┌─ Source data

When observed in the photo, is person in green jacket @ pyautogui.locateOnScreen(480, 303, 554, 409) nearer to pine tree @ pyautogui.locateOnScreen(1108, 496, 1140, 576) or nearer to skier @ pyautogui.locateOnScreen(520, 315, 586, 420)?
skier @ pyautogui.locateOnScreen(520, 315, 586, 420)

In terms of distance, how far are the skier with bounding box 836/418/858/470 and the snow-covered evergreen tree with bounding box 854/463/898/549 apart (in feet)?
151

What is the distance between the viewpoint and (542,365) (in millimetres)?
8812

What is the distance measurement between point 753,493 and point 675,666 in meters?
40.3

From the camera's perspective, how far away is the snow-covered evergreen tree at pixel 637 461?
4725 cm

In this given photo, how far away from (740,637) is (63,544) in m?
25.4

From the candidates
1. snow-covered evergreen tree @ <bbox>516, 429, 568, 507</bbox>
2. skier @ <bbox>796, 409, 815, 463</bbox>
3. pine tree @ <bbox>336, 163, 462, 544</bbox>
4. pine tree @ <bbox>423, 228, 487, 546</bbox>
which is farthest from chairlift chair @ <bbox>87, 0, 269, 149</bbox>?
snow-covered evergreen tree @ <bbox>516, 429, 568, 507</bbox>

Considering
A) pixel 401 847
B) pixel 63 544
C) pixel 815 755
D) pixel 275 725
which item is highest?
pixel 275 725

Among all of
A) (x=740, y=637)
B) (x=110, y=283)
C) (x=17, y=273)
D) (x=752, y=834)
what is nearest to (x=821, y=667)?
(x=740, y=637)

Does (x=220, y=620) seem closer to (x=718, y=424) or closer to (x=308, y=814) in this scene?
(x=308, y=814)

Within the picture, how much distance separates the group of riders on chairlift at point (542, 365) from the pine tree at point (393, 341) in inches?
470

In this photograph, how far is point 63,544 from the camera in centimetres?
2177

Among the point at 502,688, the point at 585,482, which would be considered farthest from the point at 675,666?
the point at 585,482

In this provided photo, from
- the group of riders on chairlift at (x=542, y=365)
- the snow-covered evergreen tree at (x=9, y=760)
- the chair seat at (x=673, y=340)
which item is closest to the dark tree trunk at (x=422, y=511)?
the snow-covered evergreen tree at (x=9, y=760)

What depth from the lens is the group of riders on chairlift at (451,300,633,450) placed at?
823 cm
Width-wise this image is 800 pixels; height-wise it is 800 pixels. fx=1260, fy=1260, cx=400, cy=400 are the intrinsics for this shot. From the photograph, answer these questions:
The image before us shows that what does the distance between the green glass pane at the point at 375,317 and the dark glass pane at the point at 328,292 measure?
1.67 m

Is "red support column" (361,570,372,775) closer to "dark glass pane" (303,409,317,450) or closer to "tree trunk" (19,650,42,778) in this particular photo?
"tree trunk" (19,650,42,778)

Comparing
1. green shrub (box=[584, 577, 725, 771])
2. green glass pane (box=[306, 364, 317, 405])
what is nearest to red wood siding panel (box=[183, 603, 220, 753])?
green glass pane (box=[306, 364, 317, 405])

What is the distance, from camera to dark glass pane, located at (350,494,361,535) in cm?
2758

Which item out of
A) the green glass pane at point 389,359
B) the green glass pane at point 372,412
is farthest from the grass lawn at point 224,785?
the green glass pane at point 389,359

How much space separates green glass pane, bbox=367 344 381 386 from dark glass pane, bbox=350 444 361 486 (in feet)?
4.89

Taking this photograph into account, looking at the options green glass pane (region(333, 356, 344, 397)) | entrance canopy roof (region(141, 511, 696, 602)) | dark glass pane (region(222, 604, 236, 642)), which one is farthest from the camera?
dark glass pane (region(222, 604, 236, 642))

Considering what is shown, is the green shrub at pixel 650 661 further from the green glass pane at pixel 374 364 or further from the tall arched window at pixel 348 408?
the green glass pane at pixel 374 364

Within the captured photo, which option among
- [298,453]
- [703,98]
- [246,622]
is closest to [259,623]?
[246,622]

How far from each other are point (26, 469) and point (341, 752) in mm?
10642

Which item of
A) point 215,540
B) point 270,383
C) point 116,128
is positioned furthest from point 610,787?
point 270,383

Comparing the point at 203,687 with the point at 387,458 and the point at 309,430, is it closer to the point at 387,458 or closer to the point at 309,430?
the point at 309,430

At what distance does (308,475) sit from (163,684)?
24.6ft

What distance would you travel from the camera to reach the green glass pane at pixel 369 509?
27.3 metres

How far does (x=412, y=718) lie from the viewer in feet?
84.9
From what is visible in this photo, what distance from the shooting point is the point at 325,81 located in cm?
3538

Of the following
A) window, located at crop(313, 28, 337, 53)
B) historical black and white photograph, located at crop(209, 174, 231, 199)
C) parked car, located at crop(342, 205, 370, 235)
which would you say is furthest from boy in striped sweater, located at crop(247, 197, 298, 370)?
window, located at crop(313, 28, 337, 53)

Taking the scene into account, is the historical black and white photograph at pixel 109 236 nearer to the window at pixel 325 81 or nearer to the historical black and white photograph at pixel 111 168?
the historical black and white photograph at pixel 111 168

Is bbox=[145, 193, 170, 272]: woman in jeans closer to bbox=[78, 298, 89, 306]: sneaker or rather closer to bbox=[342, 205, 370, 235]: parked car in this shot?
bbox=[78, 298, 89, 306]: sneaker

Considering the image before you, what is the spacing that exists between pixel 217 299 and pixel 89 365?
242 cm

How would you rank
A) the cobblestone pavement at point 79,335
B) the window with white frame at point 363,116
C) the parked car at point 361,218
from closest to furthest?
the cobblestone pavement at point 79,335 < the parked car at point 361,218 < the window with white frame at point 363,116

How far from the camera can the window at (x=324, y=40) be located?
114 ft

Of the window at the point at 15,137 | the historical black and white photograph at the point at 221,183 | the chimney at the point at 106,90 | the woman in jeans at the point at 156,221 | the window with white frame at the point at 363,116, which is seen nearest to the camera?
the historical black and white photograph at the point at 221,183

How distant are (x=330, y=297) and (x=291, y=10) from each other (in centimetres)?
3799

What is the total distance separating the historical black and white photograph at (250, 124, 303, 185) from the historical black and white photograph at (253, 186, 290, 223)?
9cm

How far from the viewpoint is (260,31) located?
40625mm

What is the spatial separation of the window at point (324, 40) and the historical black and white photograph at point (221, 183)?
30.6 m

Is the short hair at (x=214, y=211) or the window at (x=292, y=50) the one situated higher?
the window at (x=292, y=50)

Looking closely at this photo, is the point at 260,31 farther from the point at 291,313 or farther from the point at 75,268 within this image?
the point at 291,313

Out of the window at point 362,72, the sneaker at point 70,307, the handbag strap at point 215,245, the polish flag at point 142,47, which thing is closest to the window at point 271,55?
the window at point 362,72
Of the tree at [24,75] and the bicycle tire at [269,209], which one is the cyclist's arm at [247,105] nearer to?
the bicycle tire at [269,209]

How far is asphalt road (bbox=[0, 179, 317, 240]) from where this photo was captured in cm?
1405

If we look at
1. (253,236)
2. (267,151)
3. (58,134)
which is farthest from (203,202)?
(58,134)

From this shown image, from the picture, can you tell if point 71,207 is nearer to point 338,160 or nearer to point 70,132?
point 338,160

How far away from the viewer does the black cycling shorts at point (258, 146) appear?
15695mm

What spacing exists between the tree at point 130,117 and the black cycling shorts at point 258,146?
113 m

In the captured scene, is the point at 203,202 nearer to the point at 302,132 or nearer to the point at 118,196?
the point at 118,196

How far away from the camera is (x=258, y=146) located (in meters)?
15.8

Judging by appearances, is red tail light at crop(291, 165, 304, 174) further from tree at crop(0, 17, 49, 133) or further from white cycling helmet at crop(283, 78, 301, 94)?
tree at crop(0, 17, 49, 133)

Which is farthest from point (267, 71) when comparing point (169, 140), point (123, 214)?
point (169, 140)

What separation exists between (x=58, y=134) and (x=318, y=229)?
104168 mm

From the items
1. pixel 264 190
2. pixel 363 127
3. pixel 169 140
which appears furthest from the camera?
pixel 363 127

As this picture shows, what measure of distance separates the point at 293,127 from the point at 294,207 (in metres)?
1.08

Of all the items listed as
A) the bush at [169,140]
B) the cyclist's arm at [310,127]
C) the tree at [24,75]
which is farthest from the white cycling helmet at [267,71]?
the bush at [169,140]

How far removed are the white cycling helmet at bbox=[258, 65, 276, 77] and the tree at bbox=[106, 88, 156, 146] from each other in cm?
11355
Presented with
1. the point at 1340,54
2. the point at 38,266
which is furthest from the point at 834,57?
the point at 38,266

└─

### Exercise
Reproduce the records from the line with "How far removed" through the end of the records, swapping "furthest" for "farthest" and leaving everything else as it stands.

### Solution for this exercise
How far removed are the white cycling helmet at bbox=[258, 65, 276, 77] and the tree at bbox=[106, 88, 156, 146] from each other in cm?
11355
Presented with
1. the point at 1340,54
2. the point at 38,266
which is farthest from the point at 834,57?
the point at 38,266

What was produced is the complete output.